En este libro vamos a conocer a uno de los personajes más batalleros con los que he tenido el placer de cruzarme. Aníbal Haze es un escritor alcohólico que se pregunta quién es todos los días de su vida. Filósofo, escritor y un lector consumado.
¿Os gustan las historias políticamente incorrectas? ¿Dónde los personajes principales no tienen pelos en la lengua y casi rozan lo obsceno? Pues es vuestra obra. Aníbal vive en su buhardilla y se las ingenia para vivir y salir adelante sin encontrar trabajo y cayendo en sus adicciones.
Os aviso que la novela no tiene ningún tipo de filtro. Hay escenas se*xuales casi constantemente, algunas algo desagradables en mi opinión. Pero no por el autor en sí, si no porque Aníbal me llegaba a caer un tanto mal y se me hacía complicado seguirle día a día con ese tipo de pensamientos que claramente no comparto con él.

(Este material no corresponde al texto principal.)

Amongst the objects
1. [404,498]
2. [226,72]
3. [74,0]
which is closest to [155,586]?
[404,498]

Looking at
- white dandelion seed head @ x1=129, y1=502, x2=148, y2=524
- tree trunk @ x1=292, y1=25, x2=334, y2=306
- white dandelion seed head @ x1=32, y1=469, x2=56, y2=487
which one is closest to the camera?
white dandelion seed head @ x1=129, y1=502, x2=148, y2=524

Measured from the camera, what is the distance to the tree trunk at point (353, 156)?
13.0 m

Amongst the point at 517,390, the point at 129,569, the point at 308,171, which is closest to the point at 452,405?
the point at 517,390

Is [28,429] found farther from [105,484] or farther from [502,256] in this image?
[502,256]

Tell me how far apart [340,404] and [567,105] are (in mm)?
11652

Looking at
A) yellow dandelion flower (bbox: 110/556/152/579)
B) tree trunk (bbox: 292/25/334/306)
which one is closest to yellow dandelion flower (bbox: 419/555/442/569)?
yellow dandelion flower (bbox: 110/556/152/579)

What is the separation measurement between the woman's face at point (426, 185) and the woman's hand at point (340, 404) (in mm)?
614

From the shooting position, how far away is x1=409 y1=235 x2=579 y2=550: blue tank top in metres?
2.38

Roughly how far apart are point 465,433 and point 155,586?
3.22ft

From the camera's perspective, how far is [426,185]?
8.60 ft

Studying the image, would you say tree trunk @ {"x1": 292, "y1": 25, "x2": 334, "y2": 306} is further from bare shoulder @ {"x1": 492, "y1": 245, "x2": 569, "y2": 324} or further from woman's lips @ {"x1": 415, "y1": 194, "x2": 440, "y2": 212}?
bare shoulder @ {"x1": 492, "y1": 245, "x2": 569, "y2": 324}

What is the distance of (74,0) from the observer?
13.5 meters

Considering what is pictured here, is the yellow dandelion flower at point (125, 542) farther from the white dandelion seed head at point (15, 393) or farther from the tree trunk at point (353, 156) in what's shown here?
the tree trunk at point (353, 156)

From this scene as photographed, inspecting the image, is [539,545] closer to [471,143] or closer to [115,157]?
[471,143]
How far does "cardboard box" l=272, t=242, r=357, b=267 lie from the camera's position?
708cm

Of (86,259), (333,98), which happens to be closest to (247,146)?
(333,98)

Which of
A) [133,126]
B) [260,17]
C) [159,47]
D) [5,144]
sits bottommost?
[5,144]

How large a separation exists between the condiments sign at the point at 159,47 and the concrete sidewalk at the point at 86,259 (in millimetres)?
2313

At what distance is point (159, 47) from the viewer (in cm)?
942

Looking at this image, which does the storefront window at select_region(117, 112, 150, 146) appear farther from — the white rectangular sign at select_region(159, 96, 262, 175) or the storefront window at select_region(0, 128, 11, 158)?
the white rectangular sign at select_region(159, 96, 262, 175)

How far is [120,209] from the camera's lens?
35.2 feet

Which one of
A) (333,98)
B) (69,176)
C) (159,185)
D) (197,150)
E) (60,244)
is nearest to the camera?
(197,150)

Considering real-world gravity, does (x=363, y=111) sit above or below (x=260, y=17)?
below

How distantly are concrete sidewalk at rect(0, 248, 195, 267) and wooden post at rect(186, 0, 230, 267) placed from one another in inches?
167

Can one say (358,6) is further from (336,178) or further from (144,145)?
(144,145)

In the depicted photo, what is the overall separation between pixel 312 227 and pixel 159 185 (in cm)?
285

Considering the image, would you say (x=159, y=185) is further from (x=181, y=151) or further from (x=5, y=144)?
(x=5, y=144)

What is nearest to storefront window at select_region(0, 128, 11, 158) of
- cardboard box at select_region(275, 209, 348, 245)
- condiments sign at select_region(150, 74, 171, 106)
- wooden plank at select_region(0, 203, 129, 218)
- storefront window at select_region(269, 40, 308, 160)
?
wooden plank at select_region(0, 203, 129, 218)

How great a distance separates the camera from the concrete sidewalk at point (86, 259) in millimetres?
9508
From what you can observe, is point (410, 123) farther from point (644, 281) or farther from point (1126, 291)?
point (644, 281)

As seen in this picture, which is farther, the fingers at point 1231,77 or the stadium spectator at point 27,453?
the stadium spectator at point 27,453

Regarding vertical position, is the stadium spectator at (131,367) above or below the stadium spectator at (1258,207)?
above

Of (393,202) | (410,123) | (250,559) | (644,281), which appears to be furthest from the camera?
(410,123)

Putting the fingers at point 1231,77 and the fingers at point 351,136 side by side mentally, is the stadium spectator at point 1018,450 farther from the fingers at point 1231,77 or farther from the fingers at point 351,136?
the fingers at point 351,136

Es cierto que la historia es realista y que ha sido creada para ser así. Para hacernos filosofar sobre todo, que nos haga incomodarnos y que cree mucha controversia, que es justo lo que el autor quería. Darnos a entender que estamos viendo a su alter ego y que en la mayor parte de las veces, el libro hubiese sido escrito por ambos.
Lo que me ha gustado más de la novela han sido las increíbles referencias a la literatura, pasando por muchísimos autores que conocemos, obras que todos hemos leído y dejando ver, de alguna manera, ese amor por los libros que nos unen. Y que Aníbal, aunque no se tome la vida en serio, también aprecia más que nada.
No tengo por costumbre leer obras del género, este realismo sucio dejó huella en mí.
Con una voz poco convencional, muy políticamente incorrecta y sin pelos en la lengua Pedro Molina Moreno, en esta novela realista, nos da a conocer el fruto de su creación, Aníbal Haze, un intelectual bohemio, anticonformista y apolítico con quien, en los ratos metaliterarios de su obra, el mismo autor llegará a dialogar.
Ya en sus cuarenta y sin un trabajo estable, quizás también por su constante rechazo hacia todo tipo de reglas e imposiciones sociales, Aníbal se las ingenia para salir adelante viviendo en una buhardilla de alquiler, lugar icónico de su vida bohemia y despreocupada, donde no faltan el alcohol, las drogas y el sexo.
Después de un intento fallido de suicidio, empieza a tomarse la vida menos en serio buscando equilibrio y felicidad entre la lectura y las mujeres por las que se va encaprichando hasta conocer a África con quien llegará a tener una conexión más profunda y estable.
A lo largo de la novela muchas son las referencias a lecturas imprescindibles, tanto contemporáneas como de siglos pasados, entre otras La conjura de los necios y el Quijote y los paréntesis sobre temas controversiales de actualidad, casi siempre a contracorriente, intercalados como reflexiones dentro de la historia.
A pesar de pertenecer al realismo sucio, un género que no acostumbro leer, Axis es una novela que mantiene al lector curioso e intrigado y que, gracias al estilo único de Pedro, nunca deja de sorprender.